“Prosedur yang dijalankan dengan semangat membangun keteraturan dan komunikasi justru dapat memperkuat kualitas partisipasi publik, bukan menguranginya,” ujarnya.
Sementara, dari sisi kewenangan pemerintah daerah memang memiliki tanggung jawab menjaga ketentraman dan ketertiban umum sebagaimana diatur dalam Undang-undang Nomor 23 Tahun 2014 tentang Pemerintahan Daerah. Namun, kewajiban menertibkan tidak identik dengan kewenangan untuk meniadakan.
Sebutnya pembatasan dapat dilakukan terhadap kegiatan yang melanggar ketentuan hukum, tetapi tidak sampai menutup ruang ekspresi masyarakat secara keseluruhan.

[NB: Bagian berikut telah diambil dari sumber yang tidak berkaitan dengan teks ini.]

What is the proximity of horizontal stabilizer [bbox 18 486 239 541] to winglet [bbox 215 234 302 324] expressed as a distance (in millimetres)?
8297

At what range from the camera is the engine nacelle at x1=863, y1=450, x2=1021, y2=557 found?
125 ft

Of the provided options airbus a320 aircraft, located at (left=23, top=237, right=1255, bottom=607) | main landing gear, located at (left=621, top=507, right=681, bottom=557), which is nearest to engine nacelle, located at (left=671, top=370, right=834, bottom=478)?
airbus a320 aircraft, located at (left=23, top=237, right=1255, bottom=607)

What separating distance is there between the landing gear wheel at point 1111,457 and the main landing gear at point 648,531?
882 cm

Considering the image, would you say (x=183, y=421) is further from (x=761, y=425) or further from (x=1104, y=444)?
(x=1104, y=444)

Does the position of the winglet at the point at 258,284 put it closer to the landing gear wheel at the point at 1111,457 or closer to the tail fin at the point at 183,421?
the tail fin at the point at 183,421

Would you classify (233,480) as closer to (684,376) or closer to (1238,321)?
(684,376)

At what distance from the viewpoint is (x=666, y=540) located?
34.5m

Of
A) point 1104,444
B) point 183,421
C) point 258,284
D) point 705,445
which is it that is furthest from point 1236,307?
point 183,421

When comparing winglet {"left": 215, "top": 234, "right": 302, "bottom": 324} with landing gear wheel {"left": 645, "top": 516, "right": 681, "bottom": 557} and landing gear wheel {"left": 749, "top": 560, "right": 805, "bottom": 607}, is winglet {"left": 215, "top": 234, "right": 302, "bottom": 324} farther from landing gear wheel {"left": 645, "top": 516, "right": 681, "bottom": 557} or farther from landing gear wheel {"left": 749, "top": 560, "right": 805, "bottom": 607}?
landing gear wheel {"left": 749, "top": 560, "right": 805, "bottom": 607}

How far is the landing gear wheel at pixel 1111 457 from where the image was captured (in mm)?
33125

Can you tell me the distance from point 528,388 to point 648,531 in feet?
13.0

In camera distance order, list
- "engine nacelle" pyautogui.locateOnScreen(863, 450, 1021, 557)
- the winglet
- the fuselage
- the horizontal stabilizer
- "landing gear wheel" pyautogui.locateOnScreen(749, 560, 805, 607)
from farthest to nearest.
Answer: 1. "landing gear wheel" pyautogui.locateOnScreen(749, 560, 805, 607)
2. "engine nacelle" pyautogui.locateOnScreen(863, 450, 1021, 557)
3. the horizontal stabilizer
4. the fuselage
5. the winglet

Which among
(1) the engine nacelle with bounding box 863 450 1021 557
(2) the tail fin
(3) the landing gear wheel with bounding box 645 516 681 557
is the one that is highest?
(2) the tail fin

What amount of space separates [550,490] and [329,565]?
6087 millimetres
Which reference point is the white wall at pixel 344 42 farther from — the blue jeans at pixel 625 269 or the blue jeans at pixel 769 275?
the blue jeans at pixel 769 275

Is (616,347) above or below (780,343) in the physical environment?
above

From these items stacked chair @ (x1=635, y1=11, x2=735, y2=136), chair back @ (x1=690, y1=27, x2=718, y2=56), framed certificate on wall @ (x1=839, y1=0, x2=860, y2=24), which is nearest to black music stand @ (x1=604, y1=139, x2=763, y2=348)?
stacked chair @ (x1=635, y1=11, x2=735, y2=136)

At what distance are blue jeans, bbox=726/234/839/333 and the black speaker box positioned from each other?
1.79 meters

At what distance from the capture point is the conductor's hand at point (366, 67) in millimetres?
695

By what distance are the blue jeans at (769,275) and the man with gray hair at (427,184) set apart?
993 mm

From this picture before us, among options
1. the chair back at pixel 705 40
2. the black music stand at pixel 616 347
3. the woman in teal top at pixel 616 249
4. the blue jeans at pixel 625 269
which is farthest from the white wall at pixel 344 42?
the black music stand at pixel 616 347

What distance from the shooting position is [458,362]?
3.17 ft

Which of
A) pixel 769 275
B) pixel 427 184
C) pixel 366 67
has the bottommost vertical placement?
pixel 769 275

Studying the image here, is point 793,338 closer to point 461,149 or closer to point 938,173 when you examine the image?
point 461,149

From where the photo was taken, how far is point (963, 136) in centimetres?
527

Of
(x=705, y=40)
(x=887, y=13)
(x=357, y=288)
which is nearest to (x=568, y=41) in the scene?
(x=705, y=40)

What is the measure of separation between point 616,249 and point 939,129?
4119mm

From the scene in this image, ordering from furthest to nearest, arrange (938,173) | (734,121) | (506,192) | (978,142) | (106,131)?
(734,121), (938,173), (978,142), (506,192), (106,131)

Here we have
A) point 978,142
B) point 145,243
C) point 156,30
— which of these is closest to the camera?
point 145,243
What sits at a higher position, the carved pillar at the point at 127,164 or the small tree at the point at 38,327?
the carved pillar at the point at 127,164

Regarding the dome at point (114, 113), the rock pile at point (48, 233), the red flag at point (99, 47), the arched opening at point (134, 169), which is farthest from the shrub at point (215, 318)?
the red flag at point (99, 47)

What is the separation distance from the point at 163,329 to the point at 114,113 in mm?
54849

Khusus di Papua, sebagaimana diatur dalam Undang-undang Nomor 2 Tahun 2021 memberi peluang untuk mengembangkan model partisipasi masyarakat yang selaras dengan nilai dan praktik sosial setempat.
Pemerintah kota dapat berperan memperkuat ruang-ruang dialog publik seperti forum adat, musyawarah kampung, atau pertemuan warga yang menjadi wadah penyampaian pandangan secara konstruktif.
“Melalui pendekatan ini, pemerintah kota berfungsi sebagai penghubung aspirasi masyarakat di wilayahnya agar dapat diteruskan melalui mekanisme koordinasi antar-level pemerintahan hingga ke pemerintah pusat,” terangnya.
Pendekatan seperti ini, kata Lily, sejalan dengan semangat lex specialis Papua yang menempatkan nilai-nilai lokal sebagai unsur penting dalam tata kelola pemerintahan yang inklusif.
Dengan demikian, wacana untuk menertibkan aksi tanpa prosedur sebaiknya diarahkan pada penguatan mekanisme komunikasi publik dan revitalisasi kanal partisipasi lokal, yakni pada penciptaan ruang aspirasi yang lebih terarah dan dialogis.
“Pemerintah daerah justru dapat memanfaatkan kekhususan Papua sebagai dasar untuk merancang model penyampaian aspirasi yang kontekstual, menggabungkan norma hukum nasional dengan praktik-praktik sosial budaya yang hidup di masyarakat,” beber Lily.